On April 27, former Minister of the Interior Theobald Rwaka
Gakwaya was last seen leaving his home, supposedly en route to a
meeting of political parties in the northwestern town of Gisenyi.
Rwaka, who was also the Vice-President of the Centrist Democratic
Party (Parti Démocrate centriste, or PDC), was frequently at odds
with the Rwandan government and lost his ministerial post in
March. At the time, the semi-official press accused him of
plotting against the government and of hindering recruitment by
the Rwandan Patriotic Front, the party which dominates Rwandan
political life. Rwaka was a founder of the Rwandan League for the
Promotion and Defense of Human Rights ( LIPRODHOR), one of the
most effective human rights organizations in Rwanda.

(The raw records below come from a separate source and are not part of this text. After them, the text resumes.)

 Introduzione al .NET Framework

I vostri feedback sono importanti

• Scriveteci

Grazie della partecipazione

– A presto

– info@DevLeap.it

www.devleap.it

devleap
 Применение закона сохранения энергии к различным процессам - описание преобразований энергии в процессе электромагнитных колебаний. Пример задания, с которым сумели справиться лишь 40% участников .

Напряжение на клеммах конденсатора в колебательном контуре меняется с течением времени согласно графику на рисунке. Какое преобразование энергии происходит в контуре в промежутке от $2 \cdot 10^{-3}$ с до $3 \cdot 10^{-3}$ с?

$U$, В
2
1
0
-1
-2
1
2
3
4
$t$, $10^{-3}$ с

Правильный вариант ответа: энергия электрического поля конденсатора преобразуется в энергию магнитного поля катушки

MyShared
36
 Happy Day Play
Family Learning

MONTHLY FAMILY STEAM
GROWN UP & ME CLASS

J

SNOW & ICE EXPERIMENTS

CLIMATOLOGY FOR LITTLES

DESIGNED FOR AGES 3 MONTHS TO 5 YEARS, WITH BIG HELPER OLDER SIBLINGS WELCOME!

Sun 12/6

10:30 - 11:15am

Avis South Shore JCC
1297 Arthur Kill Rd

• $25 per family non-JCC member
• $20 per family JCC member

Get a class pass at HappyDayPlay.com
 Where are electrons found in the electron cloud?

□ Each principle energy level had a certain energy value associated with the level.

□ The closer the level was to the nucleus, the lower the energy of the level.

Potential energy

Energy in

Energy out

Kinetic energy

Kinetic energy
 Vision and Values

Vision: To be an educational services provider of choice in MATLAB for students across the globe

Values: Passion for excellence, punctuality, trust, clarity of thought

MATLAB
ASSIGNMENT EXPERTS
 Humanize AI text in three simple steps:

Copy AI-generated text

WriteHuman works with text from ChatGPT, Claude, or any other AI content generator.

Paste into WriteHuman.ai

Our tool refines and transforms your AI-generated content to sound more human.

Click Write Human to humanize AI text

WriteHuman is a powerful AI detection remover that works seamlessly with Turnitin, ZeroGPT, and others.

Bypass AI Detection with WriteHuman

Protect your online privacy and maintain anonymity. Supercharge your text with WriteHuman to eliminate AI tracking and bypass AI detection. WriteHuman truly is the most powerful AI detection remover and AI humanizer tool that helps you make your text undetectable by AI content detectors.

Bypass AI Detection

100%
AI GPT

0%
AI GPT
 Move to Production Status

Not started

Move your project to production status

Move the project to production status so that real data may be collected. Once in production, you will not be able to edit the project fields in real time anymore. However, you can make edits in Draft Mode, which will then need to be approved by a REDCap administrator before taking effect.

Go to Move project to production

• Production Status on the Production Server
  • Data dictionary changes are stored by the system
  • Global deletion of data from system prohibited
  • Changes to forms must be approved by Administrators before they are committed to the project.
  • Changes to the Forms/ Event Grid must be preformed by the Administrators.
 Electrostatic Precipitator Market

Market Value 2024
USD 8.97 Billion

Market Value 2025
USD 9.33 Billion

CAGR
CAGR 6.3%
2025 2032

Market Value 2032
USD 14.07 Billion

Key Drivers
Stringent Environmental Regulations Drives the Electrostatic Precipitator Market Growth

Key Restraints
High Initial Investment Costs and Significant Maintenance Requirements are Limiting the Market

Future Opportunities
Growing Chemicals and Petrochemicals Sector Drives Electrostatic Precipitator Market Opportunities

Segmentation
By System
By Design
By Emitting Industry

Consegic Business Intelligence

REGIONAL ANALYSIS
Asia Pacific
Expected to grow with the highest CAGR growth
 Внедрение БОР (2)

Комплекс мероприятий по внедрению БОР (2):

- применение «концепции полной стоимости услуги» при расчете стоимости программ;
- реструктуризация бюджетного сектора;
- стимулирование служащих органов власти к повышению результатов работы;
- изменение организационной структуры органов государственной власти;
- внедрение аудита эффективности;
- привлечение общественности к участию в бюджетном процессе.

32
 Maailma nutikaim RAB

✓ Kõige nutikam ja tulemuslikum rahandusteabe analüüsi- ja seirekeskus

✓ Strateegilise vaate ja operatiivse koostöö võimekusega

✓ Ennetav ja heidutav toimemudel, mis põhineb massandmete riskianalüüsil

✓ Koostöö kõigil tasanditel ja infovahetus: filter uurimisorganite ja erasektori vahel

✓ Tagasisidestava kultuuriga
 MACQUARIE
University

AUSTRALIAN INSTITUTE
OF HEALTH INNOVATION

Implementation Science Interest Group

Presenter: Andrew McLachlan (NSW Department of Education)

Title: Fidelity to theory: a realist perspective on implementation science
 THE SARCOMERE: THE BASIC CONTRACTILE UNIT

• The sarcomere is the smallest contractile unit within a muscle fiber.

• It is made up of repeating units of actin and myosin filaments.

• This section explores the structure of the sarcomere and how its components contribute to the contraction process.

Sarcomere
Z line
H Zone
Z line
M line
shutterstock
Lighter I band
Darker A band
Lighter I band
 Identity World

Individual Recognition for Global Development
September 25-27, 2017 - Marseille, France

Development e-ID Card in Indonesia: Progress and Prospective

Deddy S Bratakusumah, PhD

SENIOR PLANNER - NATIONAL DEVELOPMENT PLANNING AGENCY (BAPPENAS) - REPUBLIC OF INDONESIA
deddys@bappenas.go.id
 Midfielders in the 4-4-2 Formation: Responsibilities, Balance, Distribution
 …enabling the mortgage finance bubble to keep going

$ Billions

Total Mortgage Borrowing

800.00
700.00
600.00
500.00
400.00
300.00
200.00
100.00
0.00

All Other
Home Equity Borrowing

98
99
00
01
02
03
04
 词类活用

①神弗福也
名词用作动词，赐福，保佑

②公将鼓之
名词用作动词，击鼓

On April 7, a recently demobilized Rwandan army officer, Major
Alexis Ruzindana, also disappeared en route to a destination
outside the capital. He left Kigali for the southwestern town of
Cyangugu in the company of another army officer, Captain Vianney
Butera, who subsequently returned alone to the city. Ruzindana had
come back to Rwanda with the Rwandan Patriotic Army after years of
exile in Uganda. According to some military sources, Ruzindana may
have fled the country to join other recently-departed RPA officers
who had also spent their younger years as refugees in Uganda,
including Majors Mupende and Furuma. Major Furuma has announced
the formation of a political movement in opposition to the current
Rwandan government.
A Burundian diplomat, Dieudonné Haburugira, was expelled from
Rwanda in late April reportedly for helping Rwandan army officers
leave the country to join groups opposed to the Rwandan
government. He had supposedly given a Burundian visa to Ruzindana.
In February, a young soldier in uniform assassinated Alphonse
Mbayire, also a RPA officer and former chargé d'affairs at the
Rwandan embassy in Nairobi. The crime took place in a Kigali
neighborhood inhabited by a number of military officers, who have
armed guards at their residences. The supposed killer, himself a
guard for a military officer, was identified by name and rank by
witnesses but he has apparently not yet been apprehended. He fired
more than twenty bullets at close range into Mbayire's head,
reportedly because he took offense at a comment Mbayire made about
his dog.
Also in February a man named Jean de Dieu Dufatanye disappeared
after having gone into Kigali, reportedly to meet with a former
employer who is an influential member of the RPF.
In all of these cases, families of the victims have sought
official assistance in finding the missing and in obtaining
justice for the murder, thus far without result.